Extract to read –
- - -

Earnings-Call Disconfirmation & Sentiment
Derived signals from the MCH market-data store (Alpha Vantage transcripts + news). Quantitative tone only — a disconfirmation flag, not a substitute for reading the call.
Management vs analyst tone (2026Q1): management +0.71 vs analyst floor +0.00 → delta +0.71 (n=26 mgmt / 21 Q&A; 98th pctile across the S&P book, z +1.9).
Flag: ELEVATED — management unusually upbeat vs the analyst floor relative to peers (disconfirmation watch).
| Quarter | Mgmt | Analyst | Delta |
|---|---|---|---|
| 2026Q1 | +0.71 | +0.00 | +0.71 |
| 2025Q4 | +0.29 | +0.08 | +0.20 |
| 2025Q3 | +0.36 | +0.02 | +0.34 |
| 2025Q2 | +0.28 | +0.02 | +0.26 |
News (last 365d, 727 articles): avg ticker sentiment +0.17 (bullish 21% / bearish 3%)
Scenario Analysis
The tree runs from a structural 'Structural — Portfolio / End-Market Disruption' downside ($28) to a 'Bull — Re-Rate' bull case ($104); the probability-weighted blend (PWEV $59) is -6% versus spot.
| Scenario | Probability | Target | Return vs spot |
|---|---|---|---|
| Structural — Portfolio / End-Market Disruption | 20% | $28 | -54% |
| Industrial-PMI Recession | 17% | $45 | -28% |
| Base — Organic Growth + Margin | 35% | $60 | -4% |
| Growth — Productivity / Reshoring / Automation | 20% | $82 | +30% |
| Bull — Re-Rate | 8% | $104 | +67% |
| Probability-Weighted (PWEV) | — | $59 | -6% |
Scenario rationale — what each probability buys (the driver path behind every target):
- Structural — Portfolio / End-Market Disruption (20%, $28). Structural impairment — portfolio / end-market disruption: earnings AND the multiple compress together. Target sits below the 52-week low by construction. Drivers — implied_target: 26.84; probability: 0.2.
- Industrial-PMI Recession (17%, $45). Cyclical downturn — short-cycle industrial demand (PMI) + pricing + portfolio/automation mix weakens for 1–2 years before normalising. Drivers — implied_target: 45.58; probability: 0.17.

- - -

Exercises to complete –
[a] Using the earnings and scenario extract, decide whether each statement agrees with it: (i) the news sentiment figure draws on 727 articles from the last 365 days; (ii) the flag is set to NORMAL; (iii) the Bull — Re-Rate case carries an $82 target. For each, answer yes or no and quote the deciding words.
[b] List every scenario named in the scenario table of the earnings and scenario extract, leaving out the probability-weighted row.

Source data

- - -

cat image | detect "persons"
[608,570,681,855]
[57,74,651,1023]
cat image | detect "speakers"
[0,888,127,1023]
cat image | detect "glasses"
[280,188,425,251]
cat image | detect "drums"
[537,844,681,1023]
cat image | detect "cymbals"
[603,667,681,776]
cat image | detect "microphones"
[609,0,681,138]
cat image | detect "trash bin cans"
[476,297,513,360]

- - -

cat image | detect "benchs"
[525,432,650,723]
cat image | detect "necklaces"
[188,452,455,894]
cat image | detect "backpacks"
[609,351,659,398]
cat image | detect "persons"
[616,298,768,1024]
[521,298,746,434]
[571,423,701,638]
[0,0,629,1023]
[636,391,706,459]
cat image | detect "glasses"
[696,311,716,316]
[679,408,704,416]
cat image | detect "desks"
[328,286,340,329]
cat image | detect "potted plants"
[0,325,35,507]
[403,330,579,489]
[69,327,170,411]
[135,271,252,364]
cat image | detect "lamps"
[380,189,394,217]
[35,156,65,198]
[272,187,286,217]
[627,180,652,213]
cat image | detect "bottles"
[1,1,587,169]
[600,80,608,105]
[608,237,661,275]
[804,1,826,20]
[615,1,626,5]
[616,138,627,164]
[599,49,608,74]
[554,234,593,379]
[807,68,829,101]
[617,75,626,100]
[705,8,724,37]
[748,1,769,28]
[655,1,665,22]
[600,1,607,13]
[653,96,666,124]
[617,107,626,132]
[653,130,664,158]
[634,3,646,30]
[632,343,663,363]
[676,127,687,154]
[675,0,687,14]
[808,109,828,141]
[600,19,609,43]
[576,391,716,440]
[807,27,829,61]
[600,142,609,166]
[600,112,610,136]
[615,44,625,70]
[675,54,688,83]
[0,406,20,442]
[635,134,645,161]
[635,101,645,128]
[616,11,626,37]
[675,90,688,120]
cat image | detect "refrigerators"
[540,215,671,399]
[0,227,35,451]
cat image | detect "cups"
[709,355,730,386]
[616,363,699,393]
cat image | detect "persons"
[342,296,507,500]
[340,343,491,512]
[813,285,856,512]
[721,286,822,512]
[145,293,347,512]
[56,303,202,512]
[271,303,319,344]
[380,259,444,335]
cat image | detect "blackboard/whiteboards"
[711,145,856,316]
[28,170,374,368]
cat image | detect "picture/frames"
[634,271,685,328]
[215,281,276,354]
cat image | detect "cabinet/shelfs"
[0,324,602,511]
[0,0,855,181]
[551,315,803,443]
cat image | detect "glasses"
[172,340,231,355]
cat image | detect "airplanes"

- - -

Answers to each task –
[a]
(i) Yes: "News (last 365d, 727 articles)"
(ii) No: "Flag: ELEVATED"
(iii) No: "to a 'Bull — Re-Rate' bull case ($104)"

[b]
- Structural — Portfolio / End-Market Disruption
- Industrial-PMI Recession
- Base — Organic Growth + Margin
- Growth — Productivity / Reshoring / Automation
- Bull — Re-Rate